15.3.    Gelet op de formulering van artikel 13, derde lid, aanhef en onder a, van de planregels, gelezen in samenhang met die bepaling, aanhef en onder e en f, heeft de rechtbank met juistheid geoordeeld dat geen aanleiding bestaat aan te nemen dat de planwetgever met het woord ‘silo’ enkel de torensilo heeft bedoeld en niet de sleufsilo. Dat de voorgeschreven maximumhoogte van de silo van 12 meter eerder voor een toren- dan een sleufsilo relevant is, betekent niet dat uit die voorgeschreven hoogtemaat voortvloeit dat met het woord ‘silo’ alleen de torensilo is bedoeld, nu een lagere silo, zoals een sleufsilo, daarmee niet wordt uitgesloten. Dat, naar Langhout in zijn advies heeft gesteld, gebruikelijk is dat sleufsilo’s ook buiten een aangegeven bouwvlak mogen worden gerealiseerd en dat dit ook uit de definitie van Van Dale zou volgen, kan, wat daar verder ook van zij, niet tot een ander oordeel leiden.

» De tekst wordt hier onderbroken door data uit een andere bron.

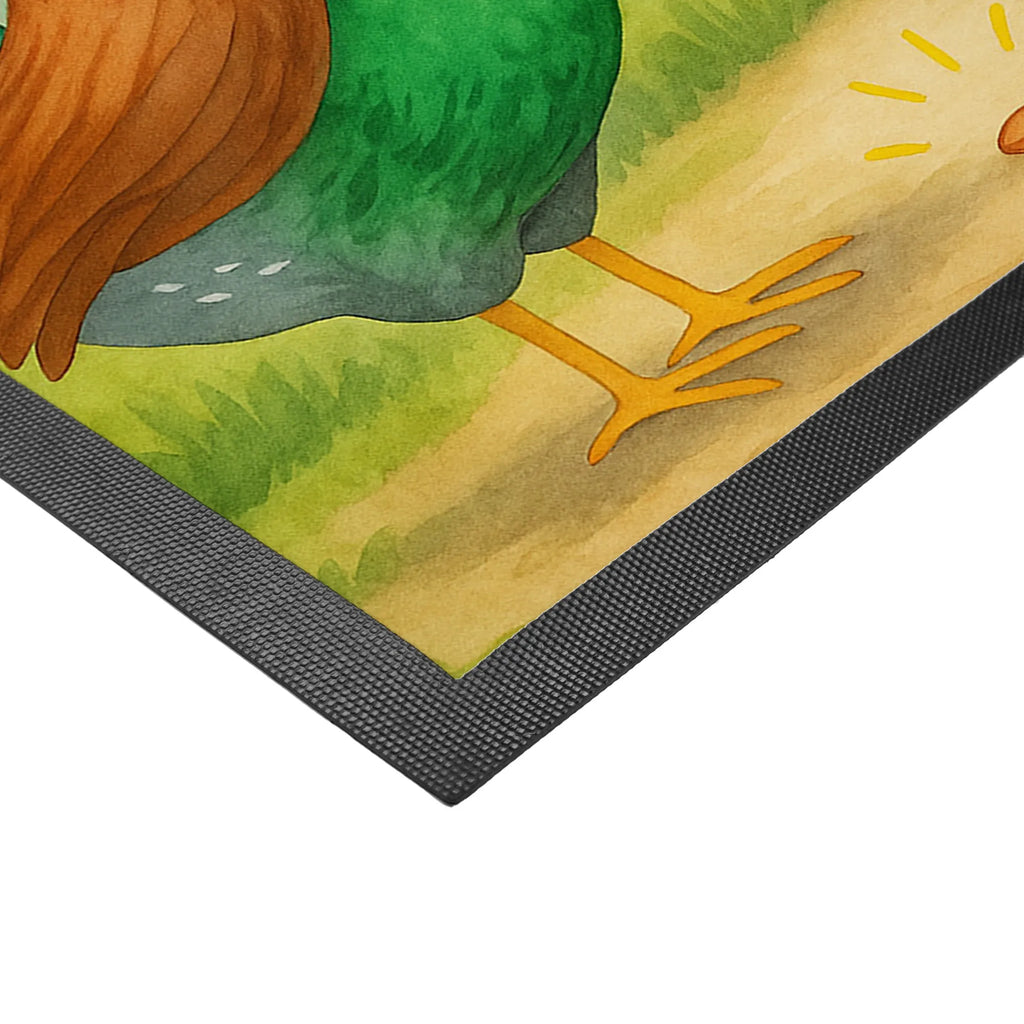 Personalisierte Fußmatte Hahn Korn Design Namensfussmatte, Personalisieruung, Fußmatte mit Namen, Türvorleger personalisiert, Personalisiert, Türvorleger mit Namen, Personalisierte Fußmatte, Wunschnamen, Bedrucken, Haustürmatte personalisiert, Fußmatte bedrucken, Bauernhof, Hoftiere, Landwirt, Landwirtin, Hahn, Eier, Natur, Henne, Korn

In zoverre faalt het betoog.

15.4.    Ter zitting heeft het college te kennen gegeven dat het oude bestemmingsplan er niet aan in de weg stond dat gedurende het gehele jaar tot op de perceelgrenzen tot een hoogte van 4 meter kuilvoer opgeslagen kon worden. Nu Thorbecke in het kader van de maximale invulling van het oude bestemmingsplan ten aanzien van de gronden buiten het bouwvlak enkel heeft betrokken dat daar bouwwerken, geen gebouwen zijnde, tot een hoogte van 2 meter en overkappingen tot een hoogte van 3 meter waren toegestaan, en niet heeft onderkend dat daar, tot aan de perceelgrens, tevens opslag van kuilvoer tot een hoogte van 4 meter was toegestaan, is de planvergelijking van Thorbecke in zoverre ondeugdelijk en had het college het advies van Thorbecke op dit punt niet mogen volgen.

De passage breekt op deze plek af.